Reverse Logistics
Reverse logistics is any part of the logistics process where goods or services move from what is typically their final destination (the customer) back to their origin (or in some cases, to a third location). Reverse logistics encompasses work that happens after a product is delivered to a customer.
Let’s say you run a craft brewery. Delivering kegs to restaurants would be part of your forward logistics process. Picking up empty kegs from restaurants and bringing them back to your brewery would be reverse logistics. Another example would be returned goods in ecommerce.
How reverse logistics fits into your logistics chain
The precise steps in a reverse logistics chain vary from business to business, but reverse logistics typically refers to any part of a logistics supply chain that flows from the customer back to your business (or sometimes, to a third location). For a product company, this could be your customer exchange or returns process. For logistics services that offer to dispose of expired products for their customers, this could be taking containers to a recycling center.
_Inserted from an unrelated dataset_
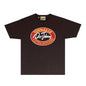 Gallery Dept T Shirts Tee Shirt Short Sleeve T-Shirt Blouse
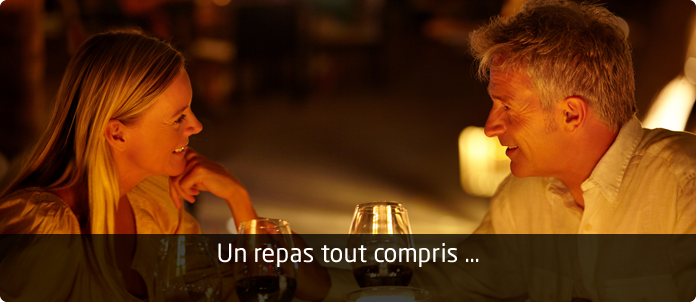 Carte Cadeau Restaurant Finistere Carte Cadeau Restaurant Finistere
It’s easy to see how forward logistics equates to revenue. After all, the goal for most businesses is to make money by selling a product or service to customers, not taking it back. Forward logistics includes manufacturing products, delivering them, and all of the steps you need to take to get your product into a customer’s hands.
Reverse logistics operations do not directly correlate to revenue for many businesses, which is why they are often overlooked. But improving your reverse logistics process can help you build a loyal customer base. Just consider how important a seamless return process is. Your relationship with your customer doesn’t end at delivery. It goes much further.